マシンの進化に合わせてタイヤも改良した結果、初レースながらコースレコード目前まで迫るタイムが記録されるなど、国内トップフォーミュラにふさわしいスピードが披露された。予選ではルーキードライバーの勢いが光る一方、決勝では実力者たちの強さ、強豪チームの総合力が際立ち、SF19最初のレースは昨年ランキング2位のニック・キャシディ選手(VANTELIN TEAM TOM’S)が勝利を飾った。

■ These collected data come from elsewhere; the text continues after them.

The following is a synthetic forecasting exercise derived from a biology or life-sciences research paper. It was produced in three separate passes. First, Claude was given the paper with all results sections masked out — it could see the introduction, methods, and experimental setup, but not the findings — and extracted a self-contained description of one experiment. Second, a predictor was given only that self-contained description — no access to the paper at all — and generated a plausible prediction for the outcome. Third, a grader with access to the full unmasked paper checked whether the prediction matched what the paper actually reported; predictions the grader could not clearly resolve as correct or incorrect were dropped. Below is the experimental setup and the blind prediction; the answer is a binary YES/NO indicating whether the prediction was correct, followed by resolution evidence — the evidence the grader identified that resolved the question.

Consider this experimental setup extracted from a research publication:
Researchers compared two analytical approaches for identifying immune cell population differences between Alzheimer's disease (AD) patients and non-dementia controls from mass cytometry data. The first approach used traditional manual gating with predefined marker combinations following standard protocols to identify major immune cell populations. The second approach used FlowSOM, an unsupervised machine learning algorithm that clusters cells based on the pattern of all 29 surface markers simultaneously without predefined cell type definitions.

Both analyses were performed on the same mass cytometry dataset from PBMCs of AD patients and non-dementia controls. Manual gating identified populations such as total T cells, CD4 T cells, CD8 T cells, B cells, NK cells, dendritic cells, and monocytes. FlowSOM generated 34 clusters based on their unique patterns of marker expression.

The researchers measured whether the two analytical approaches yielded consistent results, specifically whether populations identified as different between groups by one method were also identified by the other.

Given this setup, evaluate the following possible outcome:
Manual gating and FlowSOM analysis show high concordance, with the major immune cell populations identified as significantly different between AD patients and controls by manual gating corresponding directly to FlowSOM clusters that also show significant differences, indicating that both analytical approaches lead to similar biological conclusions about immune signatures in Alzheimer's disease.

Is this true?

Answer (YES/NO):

今シーズンのSUPER FORMULAで一番の話題は、やはり新型マシン。「クイック&ライト」のコンセプトを継続したうえで、「今までよりもオーバーテイクが増えるようなマシンに」というリクエストのもと、イタリア・ダラーラ社が手掛けたのが「SF19」。開幕前の公式テストから、非公式ながらコースレコードを上回るタイムも記録され、その進化が実証されている。今大会では気温、路面温度ともに高かったために、惜しくもレコード更新はならなかったが、第2戦以降のサーキットでは、昨年同様にコースレコードの更新も期待がかかっている。

またマシンのスイッチと共に大きな話題になっているのは、参戦ドライバーたちの顔ぶれ。海外からの新規ドライバーが5名、他カテゴリーからのステップアップドライバーを含めると、計9名がフル参戦デビューとなる。また継続参戦のドライバーたちも多くがチームを移籍しており、まったく勢力図が分からない中で開幕を迎えることとなった。

20日(土)に行われた公式予選は、Q1が赤旗中断の連続で、ハリソン・ニューウェイ選手(B-Max Racing with motopark)やダニエル・ティクトゥム選手(TEAM MUGEN)といった注目ドライバーたちがリズムを崩され敗退。ベテラン勢の勝負強さが現れる一方で、TCS NAKAJIMA RACINGが揃えた2名のルーキードライバーが驚くべきスピードを見せた。Q1、Q2でアレックス・パロウ選手がトップタイムをマーク。Q3では牧野任祐選手がコースレコードに迫る1分36秒060をマークして、ポールポジションを獲得した。チームとして実に9年ぶり、また国内トップフォーミュラにおいても史上初となるルーキードライバーのデビュー戦ポールポジション獲得となった。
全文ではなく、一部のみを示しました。